In the course of increasing miniaturization, one of the main design objects is the reduction of the thickness of smartphones or mobile phones. Here, a problem occurs with the integration of the camera module and the camera modules, respectively: due to the physical laws of optics, for each given camera module having the lateral dimensions X (extended in x-direction) and Y (extended in y-direction) a lower limit results for the height of the entire camera module Z (extended in z-direction). This height Z determines the minimum thickness of the entire apparatus, for example when orienting the height Z along a thickness of the smartphone or mobile phone. In other words, the camera frequently determines the minimum thickness of the smartphone.
An option for reducing the installation height of cameras is the usage of multi-aperture cameras including a plurality of juxtaposed imaging channels. Here, superresolution methods are used, whereby the installation height can be halved. Basically, two principles are known based, on the one hand, on optical channels each transmitting the entire field of view (Pelican Imaging, i.a.
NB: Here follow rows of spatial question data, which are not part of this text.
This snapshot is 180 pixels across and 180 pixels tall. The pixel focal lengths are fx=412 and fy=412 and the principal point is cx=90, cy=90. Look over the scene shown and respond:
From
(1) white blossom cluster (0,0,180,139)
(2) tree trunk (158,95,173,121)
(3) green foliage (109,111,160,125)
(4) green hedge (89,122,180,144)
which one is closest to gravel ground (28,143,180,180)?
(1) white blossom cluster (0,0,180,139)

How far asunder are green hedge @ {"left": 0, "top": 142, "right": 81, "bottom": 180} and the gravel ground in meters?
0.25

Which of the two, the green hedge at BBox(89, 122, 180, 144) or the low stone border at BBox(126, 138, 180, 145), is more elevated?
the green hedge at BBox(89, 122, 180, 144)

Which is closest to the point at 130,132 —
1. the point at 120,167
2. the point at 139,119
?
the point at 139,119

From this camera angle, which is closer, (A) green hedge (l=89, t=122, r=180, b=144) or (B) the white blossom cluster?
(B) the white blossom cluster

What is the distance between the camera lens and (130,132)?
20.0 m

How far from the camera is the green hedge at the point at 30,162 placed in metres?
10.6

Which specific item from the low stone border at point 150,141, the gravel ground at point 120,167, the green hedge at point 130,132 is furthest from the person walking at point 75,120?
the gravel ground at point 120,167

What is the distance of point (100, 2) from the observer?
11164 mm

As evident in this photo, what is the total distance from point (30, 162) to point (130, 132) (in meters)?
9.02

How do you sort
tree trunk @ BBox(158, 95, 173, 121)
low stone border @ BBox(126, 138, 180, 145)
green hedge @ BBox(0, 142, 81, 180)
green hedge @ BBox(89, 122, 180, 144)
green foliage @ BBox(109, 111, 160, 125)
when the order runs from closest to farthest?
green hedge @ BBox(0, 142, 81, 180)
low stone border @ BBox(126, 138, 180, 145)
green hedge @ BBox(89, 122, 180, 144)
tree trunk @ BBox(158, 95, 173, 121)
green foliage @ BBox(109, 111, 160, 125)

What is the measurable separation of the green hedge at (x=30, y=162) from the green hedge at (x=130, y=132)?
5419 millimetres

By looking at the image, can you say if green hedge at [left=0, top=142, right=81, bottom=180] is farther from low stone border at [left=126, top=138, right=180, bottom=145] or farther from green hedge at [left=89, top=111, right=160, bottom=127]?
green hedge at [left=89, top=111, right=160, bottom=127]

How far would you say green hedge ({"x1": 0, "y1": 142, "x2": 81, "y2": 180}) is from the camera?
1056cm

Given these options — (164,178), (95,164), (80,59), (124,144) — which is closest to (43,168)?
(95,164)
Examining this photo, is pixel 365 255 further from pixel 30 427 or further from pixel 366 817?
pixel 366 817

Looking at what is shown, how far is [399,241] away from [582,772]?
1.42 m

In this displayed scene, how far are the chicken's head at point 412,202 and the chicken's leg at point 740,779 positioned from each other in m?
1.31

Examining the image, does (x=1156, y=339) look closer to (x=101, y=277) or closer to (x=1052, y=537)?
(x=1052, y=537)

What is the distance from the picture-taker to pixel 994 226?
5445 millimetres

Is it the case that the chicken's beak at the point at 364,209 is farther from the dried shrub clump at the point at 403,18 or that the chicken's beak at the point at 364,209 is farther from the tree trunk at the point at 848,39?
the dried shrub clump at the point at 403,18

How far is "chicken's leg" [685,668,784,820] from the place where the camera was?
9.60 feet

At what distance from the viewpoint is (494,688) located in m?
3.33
WO 2009151903 A3, TOMBO Japan) and, on the other hand, only imaging a partial area of the total field of view (DE102009049387 and based thereon application DE102013222780).
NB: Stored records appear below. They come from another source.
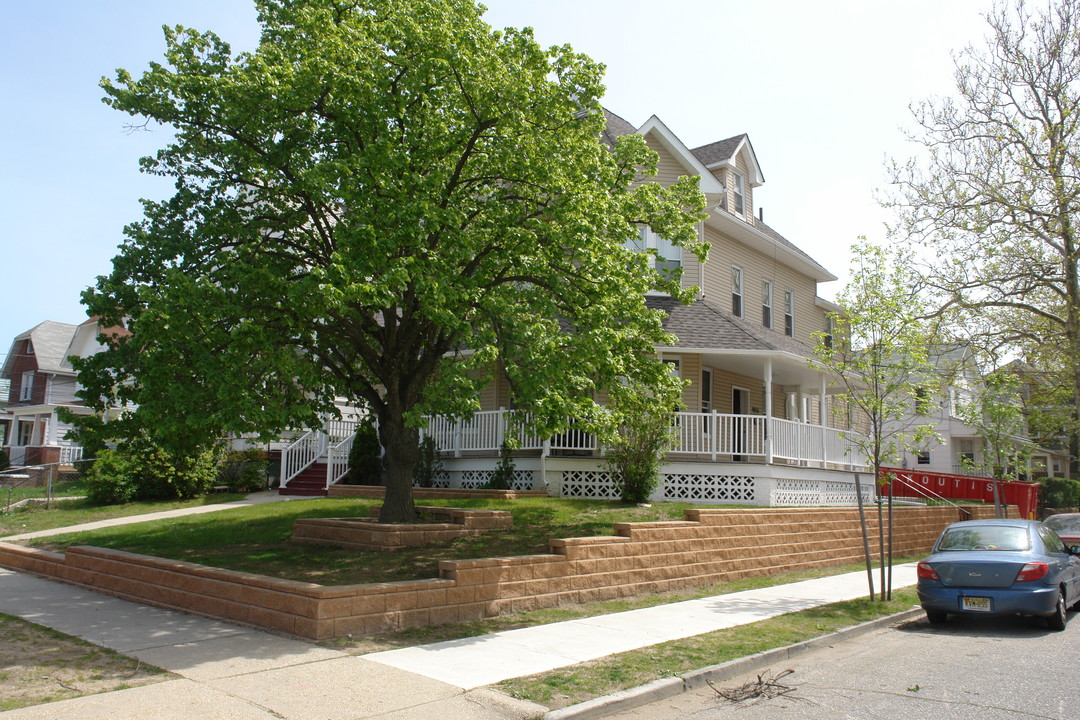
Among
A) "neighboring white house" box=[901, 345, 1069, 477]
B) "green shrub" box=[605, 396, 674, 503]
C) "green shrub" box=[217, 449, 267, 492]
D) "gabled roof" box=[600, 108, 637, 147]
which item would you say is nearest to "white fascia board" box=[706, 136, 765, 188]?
"gabled roof" box=[600, 108, 637, 147]

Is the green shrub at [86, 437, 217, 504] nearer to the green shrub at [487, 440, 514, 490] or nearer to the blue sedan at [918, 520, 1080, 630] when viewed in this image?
the green shrub at [487, 440, 514, 490]

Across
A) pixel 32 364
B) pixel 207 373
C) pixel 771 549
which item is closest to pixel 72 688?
pixel 207 373

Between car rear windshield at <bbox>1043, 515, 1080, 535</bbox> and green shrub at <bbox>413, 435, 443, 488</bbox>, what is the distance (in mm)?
14540

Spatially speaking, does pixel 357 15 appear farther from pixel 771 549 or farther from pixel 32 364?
pixel 32 364

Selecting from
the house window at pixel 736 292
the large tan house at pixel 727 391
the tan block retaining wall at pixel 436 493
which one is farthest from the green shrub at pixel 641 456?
the house window at pixel 736 292

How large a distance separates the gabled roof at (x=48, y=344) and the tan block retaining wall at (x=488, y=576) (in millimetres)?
36133

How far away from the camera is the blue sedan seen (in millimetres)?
10305

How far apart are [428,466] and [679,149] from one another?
11143 millimetres

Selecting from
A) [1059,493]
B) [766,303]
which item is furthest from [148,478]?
[1059,493]

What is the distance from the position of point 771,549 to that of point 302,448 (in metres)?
14.2

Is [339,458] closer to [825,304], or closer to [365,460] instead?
[365,460]

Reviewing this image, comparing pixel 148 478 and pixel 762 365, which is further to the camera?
pixel 762 365

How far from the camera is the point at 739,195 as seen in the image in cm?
2598

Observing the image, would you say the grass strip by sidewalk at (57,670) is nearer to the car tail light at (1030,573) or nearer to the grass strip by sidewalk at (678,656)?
the grass strip by sidewalk at (678,656)
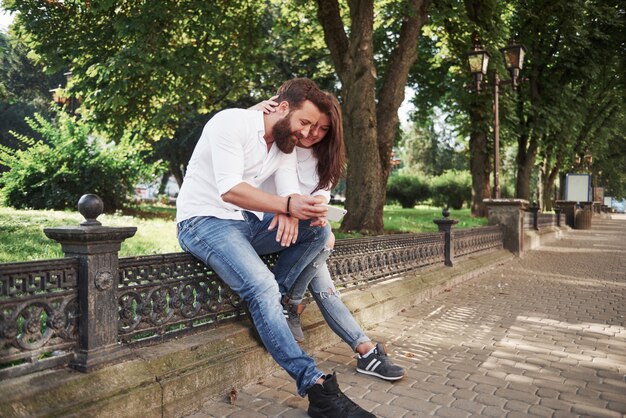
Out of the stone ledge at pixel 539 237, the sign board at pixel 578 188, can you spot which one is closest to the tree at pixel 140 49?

A multi-aperture device can include an image sensor having one image sensor area per channel. An optical channel of the multi-aperture device is configured to project a partial area of the object area on a respective image sensor area and for this, the same comprises an optical element or an imaging optics, such as a lens, a portion of a decentered lens or a freeform surface having an optical center.
Further, with a single camera module and hence a single optical channel, it is not possible to obtain in depth information on the object area detected thereby. For this, at least two camera modules are necessitated, wherein the depth resolution can be maximized with increasing distance of the camera modules with respect to one another. The minimum installation height Z may possibly be reduced when multi-aperture cameras with superresolution and a linear arrangement of the channels are used (see again DE102009049387 and based thereon application DE102013222780). Here, however, the miniaturization depends on a superresolution factor usually not exceeding 2.
The integration of several camera modules necessitates additional space which is limited, for example when incorporating the camera module in the rear side facing the user for detecting an object area, which is, for example, facing the rear side in many common smartphones already by the additional integration of a screen in the same side of the housing.
Further, it is basically possible to reduce the installation height Z of the individual camera optics by reducing the focal length f of the individual camera optics. However, it is well known to the person skilled in the art that this approach only results in a reduction of the imaging quality as regards to resolution and/or image noise when reducing the pixel size or reducing the number of pixels.